— THE EXERCISE —
Locate the line containing "At what distance are", then please write out that line and all the lines below it in the entries exactly.

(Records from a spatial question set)
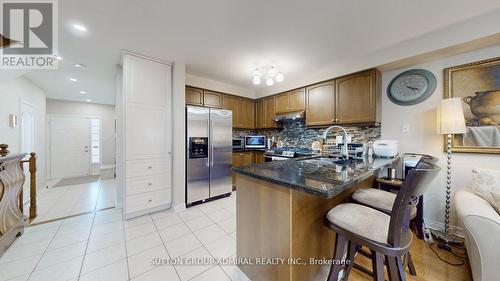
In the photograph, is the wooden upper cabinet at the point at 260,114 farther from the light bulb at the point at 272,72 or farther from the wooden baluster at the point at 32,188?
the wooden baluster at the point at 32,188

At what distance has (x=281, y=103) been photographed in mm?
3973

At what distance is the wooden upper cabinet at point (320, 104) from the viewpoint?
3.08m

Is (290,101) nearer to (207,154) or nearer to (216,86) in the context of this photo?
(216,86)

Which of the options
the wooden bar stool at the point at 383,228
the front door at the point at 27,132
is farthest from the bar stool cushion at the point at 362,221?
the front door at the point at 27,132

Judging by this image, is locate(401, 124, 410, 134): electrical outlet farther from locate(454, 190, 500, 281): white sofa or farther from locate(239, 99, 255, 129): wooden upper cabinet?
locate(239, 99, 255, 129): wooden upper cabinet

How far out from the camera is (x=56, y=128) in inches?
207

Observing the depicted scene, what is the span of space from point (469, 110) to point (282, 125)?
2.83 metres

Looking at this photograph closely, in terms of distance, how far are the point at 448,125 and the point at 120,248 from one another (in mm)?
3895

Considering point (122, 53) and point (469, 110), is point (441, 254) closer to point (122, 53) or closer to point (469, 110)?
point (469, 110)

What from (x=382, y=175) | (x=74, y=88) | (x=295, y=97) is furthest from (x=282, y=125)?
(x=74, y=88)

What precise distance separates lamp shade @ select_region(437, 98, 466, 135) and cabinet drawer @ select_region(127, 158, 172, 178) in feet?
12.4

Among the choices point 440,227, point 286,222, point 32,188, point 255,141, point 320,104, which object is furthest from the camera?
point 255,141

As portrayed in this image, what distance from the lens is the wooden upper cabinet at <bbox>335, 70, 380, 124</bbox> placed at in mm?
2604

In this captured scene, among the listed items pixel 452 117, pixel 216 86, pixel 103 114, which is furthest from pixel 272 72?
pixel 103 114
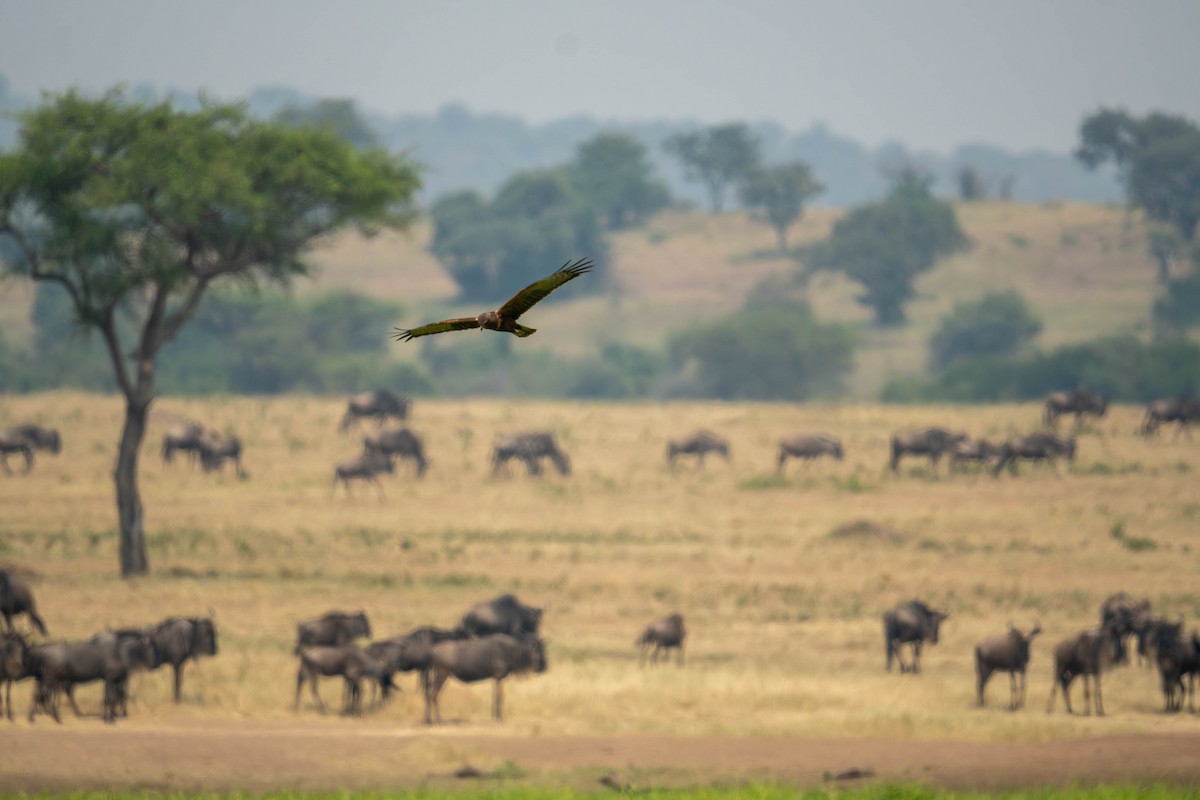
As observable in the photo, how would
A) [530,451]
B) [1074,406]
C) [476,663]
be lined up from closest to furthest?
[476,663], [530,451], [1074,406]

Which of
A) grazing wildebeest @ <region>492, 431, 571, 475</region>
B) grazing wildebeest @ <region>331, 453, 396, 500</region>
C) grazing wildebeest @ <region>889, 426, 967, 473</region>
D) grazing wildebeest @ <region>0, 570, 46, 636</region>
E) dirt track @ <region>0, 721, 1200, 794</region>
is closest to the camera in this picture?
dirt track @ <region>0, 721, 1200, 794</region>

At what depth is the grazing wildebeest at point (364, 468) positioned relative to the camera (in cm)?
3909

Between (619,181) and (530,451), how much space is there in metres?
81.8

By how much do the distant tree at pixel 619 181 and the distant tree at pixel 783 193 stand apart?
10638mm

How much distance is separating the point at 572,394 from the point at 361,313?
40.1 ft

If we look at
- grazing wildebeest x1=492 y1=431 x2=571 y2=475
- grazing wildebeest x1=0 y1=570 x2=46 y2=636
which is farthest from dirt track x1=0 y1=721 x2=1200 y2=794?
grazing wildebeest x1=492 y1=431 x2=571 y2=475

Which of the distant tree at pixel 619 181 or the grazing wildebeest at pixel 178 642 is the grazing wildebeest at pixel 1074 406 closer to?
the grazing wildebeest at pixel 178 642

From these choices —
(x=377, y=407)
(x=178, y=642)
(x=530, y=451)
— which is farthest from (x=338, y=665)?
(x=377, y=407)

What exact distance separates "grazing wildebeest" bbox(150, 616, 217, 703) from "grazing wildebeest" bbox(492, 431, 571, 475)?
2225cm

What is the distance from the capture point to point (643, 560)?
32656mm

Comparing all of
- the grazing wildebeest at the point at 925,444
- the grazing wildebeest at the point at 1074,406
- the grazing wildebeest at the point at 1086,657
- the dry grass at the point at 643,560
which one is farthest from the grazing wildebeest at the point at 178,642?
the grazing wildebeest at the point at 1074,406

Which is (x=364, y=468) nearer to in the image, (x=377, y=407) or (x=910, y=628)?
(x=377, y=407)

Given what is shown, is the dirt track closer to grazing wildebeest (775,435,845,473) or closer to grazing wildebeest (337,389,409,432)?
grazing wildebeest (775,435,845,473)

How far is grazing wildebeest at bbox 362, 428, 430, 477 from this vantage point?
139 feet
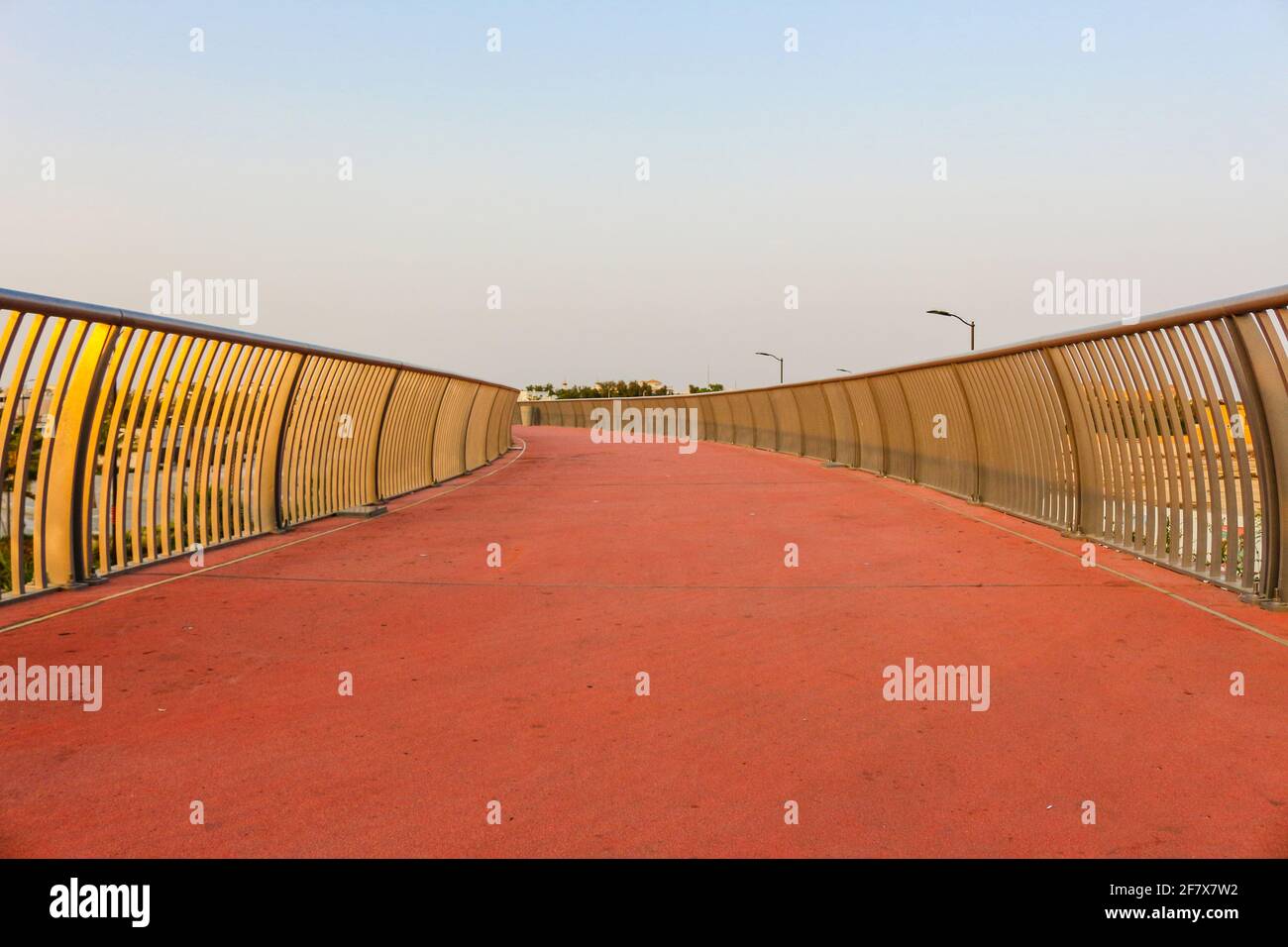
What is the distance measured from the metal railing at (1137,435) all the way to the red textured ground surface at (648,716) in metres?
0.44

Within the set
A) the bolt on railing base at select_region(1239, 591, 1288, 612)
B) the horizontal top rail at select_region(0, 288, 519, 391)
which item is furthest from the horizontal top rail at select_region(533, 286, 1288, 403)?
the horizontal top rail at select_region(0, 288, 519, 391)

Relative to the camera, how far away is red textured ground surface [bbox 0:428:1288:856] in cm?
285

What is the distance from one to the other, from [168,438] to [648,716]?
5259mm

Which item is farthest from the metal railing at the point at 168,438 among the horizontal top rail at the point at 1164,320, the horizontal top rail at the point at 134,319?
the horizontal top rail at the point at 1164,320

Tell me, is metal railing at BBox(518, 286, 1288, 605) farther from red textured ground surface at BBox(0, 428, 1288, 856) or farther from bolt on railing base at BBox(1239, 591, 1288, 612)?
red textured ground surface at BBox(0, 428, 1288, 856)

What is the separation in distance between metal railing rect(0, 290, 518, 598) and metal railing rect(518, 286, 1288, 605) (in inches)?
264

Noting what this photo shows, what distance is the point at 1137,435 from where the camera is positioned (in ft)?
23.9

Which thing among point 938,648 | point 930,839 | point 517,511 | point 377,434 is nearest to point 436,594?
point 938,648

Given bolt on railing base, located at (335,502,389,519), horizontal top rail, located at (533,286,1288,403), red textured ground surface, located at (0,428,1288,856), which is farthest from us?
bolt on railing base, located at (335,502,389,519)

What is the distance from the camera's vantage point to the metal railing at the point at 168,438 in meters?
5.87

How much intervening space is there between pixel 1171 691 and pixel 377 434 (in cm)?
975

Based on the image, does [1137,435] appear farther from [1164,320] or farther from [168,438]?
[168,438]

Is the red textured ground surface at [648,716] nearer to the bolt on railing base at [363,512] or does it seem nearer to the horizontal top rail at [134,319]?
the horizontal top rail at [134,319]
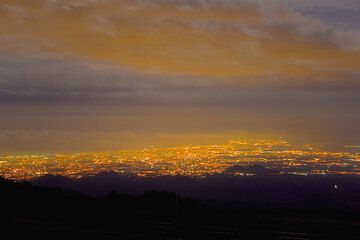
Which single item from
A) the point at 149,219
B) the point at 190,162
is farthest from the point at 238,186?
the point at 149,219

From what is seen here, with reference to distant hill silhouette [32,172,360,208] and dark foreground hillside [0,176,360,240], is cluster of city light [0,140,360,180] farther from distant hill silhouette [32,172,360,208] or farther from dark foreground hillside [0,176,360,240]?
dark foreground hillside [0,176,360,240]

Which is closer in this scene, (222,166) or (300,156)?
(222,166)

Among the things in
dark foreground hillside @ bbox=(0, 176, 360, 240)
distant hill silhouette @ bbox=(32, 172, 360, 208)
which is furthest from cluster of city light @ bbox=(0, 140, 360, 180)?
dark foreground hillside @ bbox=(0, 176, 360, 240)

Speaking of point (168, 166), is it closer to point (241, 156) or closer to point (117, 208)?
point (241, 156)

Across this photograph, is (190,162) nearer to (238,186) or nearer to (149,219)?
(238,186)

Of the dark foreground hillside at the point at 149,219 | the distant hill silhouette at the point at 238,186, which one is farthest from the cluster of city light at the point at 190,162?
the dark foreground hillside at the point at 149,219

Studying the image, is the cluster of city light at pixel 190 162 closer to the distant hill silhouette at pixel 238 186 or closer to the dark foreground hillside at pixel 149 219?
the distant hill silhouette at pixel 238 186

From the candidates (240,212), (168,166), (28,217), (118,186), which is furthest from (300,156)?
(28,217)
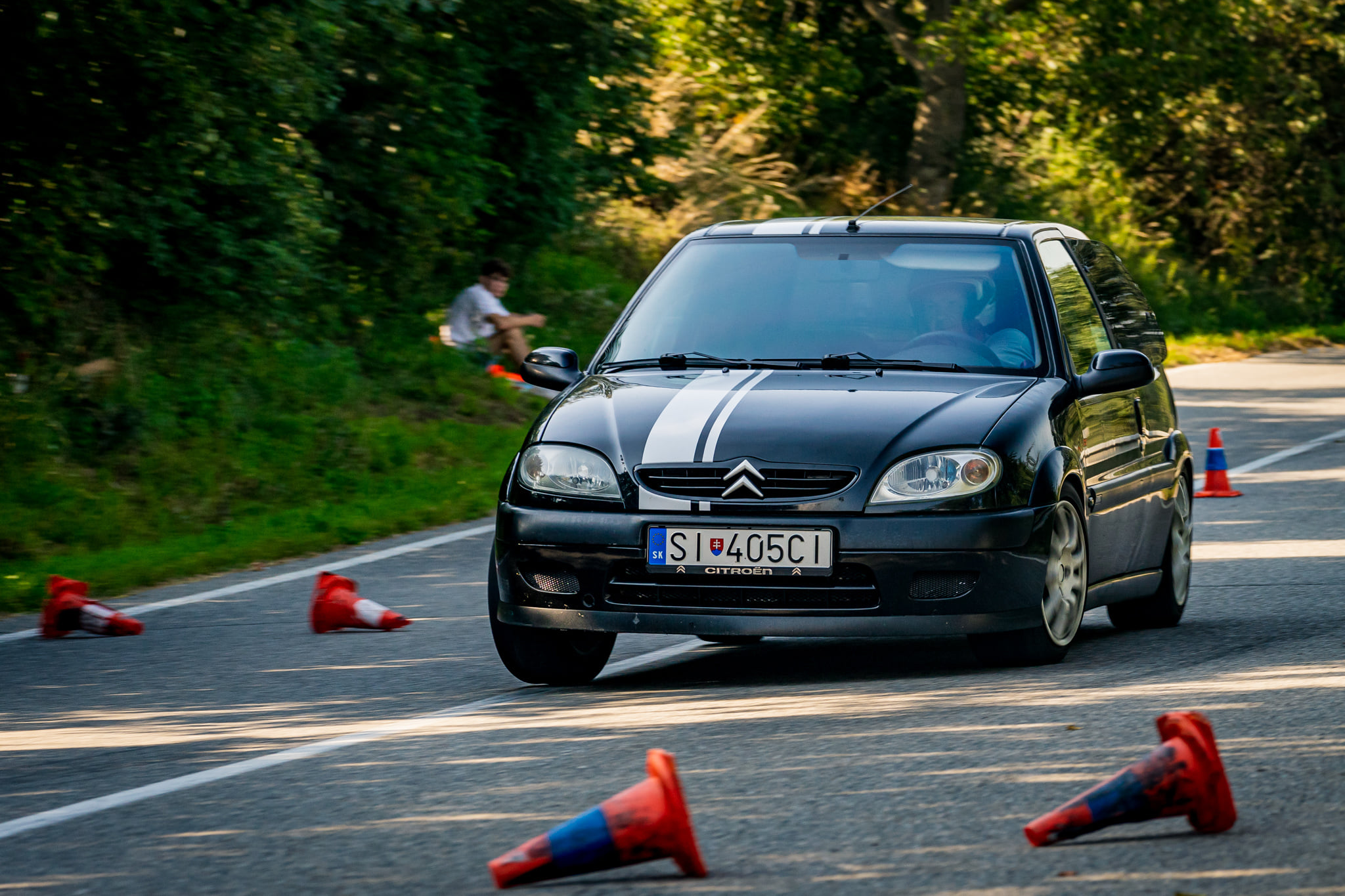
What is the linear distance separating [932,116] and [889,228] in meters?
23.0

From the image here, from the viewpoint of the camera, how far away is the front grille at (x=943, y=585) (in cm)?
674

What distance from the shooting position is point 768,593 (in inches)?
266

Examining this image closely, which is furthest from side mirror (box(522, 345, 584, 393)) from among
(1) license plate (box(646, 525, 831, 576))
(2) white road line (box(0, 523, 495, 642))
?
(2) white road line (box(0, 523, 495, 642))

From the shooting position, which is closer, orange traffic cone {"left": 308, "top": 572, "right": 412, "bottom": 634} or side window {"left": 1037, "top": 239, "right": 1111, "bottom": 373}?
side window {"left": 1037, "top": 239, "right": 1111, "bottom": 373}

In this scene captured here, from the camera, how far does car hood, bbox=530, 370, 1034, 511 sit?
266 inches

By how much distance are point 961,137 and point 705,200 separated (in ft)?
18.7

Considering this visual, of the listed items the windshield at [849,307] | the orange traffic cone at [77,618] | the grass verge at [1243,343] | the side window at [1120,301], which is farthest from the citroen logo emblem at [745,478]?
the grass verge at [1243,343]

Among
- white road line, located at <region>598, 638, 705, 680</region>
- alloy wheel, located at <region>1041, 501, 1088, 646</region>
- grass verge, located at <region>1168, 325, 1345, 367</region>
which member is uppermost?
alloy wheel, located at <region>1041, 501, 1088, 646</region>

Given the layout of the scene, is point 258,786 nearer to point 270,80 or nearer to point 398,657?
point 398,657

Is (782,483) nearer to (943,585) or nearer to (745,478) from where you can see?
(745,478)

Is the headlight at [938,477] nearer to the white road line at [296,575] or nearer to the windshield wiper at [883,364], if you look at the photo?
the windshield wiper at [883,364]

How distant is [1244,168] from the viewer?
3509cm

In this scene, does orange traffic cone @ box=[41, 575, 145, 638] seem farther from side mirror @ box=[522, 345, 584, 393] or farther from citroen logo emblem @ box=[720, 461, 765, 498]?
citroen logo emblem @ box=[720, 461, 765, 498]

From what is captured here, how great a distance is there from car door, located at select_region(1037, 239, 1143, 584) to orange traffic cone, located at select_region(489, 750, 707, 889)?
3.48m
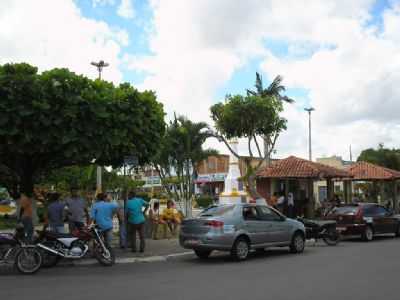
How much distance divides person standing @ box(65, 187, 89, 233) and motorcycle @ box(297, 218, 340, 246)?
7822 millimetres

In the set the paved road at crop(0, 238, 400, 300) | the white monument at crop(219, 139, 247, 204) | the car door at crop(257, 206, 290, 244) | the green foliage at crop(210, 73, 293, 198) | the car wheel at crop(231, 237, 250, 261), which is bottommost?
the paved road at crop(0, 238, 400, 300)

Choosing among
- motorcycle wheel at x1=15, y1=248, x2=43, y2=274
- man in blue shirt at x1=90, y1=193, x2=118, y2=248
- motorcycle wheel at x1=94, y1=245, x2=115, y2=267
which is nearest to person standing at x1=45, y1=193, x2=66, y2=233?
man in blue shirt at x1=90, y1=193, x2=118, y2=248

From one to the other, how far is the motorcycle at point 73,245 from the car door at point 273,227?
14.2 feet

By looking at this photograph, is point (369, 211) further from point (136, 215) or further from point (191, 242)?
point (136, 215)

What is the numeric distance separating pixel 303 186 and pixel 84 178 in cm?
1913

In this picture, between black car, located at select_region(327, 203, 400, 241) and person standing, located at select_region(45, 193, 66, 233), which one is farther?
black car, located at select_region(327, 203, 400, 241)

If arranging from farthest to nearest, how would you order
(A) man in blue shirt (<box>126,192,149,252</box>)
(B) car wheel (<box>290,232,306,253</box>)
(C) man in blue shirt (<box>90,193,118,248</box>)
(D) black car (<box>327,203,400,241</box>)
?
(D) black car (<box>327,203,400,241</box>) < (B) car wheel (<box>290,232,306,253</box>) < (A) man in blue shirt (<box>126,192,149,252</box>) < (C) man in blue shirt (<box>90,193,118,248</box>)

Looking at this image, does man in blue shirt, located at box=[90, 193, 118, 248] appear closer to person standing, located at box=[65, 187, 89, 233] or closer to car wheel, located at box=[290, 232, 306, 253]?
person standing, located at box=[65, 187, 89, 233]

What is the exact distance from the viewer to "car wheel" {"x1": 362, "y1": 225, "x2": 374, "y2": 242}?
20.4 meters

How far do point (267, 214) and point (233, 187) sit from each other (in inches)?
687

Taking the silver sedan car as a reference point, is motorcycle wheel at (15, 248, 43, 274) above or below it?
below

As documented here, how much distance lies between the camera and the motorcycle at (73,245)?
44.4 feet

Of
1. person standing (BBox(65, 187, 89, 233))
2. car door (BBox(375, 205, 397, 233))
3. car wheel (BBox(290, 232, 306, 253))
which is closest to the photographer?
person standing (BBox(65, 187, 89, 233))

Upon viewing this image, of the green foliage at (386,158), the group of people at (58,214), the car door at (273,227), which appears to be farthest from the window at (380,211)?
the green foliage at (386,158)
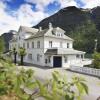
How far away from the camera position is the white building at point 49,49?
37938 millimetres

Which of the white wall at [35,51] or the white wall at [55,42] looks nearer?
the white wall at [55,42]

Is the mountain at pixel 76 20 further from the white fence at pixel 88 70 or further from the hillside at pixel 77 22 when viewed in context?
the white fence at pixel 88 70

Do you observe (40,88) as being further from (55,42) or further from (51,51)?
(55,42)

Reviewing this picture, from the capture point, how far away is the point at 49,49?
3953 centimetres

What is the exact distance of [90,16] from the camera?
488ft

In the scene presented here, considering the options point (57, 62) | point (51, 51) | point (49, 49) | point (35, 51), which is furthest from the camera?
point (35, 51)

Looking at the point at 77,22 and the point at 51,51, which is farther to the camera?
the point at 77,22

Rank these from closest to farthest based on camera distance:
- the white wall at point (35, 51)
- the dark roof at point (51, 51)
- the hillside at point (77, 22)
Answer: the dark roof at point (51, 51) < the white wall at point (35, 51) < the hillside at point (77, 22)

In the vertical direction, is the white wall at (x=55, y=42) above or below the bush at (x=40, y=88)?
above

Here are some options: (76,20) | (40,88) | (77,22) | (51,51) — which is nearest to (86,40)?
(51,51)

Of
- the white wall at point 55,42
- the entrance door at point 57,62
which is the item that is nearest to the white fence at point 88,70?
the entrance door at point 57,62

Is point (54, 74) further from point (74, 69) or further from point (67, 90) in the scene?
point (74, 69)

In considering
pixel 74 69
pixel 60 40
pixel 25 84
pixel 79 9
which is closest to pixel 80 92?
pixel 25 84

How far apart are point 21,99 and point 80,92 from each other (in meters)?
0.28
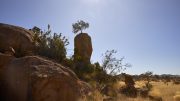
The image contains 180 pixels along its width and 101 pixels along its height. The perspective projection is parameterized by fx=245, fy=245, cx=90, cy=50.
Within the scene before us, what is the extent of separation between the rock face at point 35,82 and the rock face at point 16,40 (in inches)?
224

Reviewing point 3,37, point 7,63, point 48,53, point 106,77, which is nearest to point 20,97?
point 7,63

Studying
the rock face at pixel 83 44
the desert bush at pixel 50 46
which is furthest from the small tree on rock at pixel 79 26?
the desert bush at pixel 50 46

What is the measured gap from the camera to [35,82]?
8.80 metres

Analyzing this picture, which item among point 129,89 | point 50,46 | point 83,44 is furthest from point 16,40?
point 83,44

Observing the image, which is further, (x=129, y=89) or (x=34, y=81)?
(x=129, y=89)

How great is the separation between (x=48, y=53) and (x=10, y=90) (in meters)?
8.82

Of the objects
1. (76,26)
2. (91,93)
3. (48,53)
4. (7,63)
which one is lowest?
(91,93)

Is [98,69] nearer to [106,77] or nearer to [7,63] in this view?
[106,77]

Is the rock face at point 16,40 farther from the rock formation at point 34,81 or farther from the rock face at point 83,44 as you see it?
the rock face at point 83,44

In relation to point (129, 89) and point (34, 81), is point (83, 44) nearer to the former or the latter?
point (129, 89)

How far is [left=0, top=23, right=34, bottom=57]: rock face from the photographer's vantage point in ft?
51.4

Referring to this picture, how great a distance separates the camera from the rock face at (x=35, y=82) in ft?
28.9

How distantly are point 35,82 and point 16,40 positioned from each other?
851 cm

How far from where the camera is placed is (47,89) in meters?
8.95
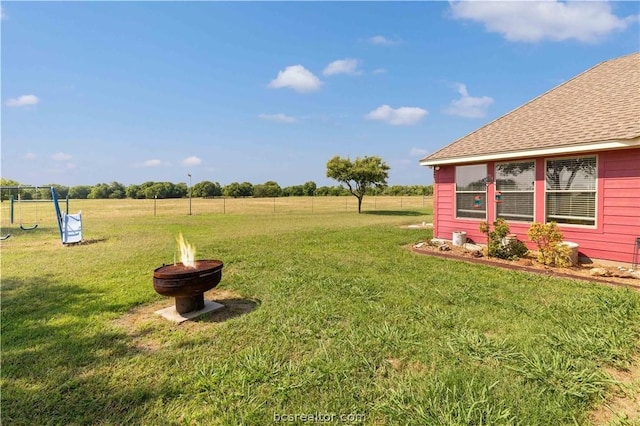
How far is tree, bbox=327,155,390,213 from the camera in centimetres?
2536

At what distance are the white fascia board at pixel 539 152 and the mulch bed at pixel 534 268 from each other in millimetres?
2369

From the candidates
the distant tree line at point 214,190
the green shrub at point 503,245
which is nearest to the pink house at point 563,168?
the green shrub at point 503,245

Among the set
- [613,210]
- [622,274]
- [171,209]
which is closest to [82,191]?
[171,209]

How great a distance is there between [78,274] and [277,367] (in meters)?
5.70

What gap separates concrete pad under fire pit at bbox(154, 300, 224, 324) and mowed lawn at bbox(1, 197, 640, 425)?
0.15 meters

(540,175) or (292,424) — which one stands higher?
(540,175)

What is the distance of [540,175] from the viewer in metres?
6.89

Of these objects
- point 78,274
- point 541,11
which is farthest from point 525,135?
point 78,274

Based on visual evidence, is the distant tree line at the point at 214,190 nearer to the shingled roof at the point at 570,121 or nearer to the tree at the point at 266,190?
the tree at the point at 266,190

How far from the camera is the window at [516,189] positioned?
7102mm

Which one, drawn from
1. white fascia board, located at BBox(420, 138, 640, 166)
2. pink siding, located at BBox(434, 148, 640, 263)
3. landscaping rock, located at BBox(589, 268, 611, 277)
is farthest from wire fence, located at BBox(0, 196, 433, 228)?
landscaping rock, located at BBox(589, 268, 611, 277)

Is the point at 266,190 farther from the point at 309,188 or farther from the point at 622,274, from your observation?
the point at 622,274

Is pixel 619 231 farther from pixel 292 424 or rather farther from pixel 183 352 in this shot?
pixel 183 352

— SOLUTION FOR THIS TASK —
At what distance are the white fascia board at pixel 539 152 and the mulch bed at pixel 534 268 from each other in millimetres?
2369

From the candidates
the distant tree line at point 214,190
the green shrub at point 503,245
which is nearest to the pink house at point 563,168?
the green shrub at point 503,245

Among the set
- [613,210]
- [622,274]
- [171,209]
which is closest to [82,191]?
[171,209]

How great a distance is there between [78,274] and [277,367] (in meters)?
5.70

What gap separates concrete pad under fire pit at bbox(154, 300, 224, 324) and mowed lawn at bbox(1, 197, 640, 425)?
0.15 meters

(540,175) or (292,424) — which one stands higher?
(540,175)

What is the distance of [540,175] from the viewer in metres?
6.89

Of these objects
- point 78,274
- point 541,11
which is farthest from point 525,135?
point 78,274

Based on visual evidence, is the distant tree line at the point at 214,190 nearer to the shingled roof at the point at 570,121 or nearer to the tree at the point at 266,190?
the tree at the point at 266,190

How far from the camera is the window at [516,189] positioned?
7102mm

Which one, drawn from
1. white fascia board, located at BBox(420, 138, 640, 166)
2. pink siding, located at BBox(434, 148, 640, 263)
3. landscaping rock, located at BBox(589, 268, 611, 277)
is farthest from wire fence, located at BBox(0, 196, 433, 228)?
landscaping rock, located at BBox(589, 268, 611, 277)

Is the point at 266,190 farther from the point at 309,188 or farther from the point at 622,274, from your observation?
the point at 622,274

Is pixel 619 231 farther from pixel 292 424 or rather farther from pixel 183 352 in this shot?
pixel 183 352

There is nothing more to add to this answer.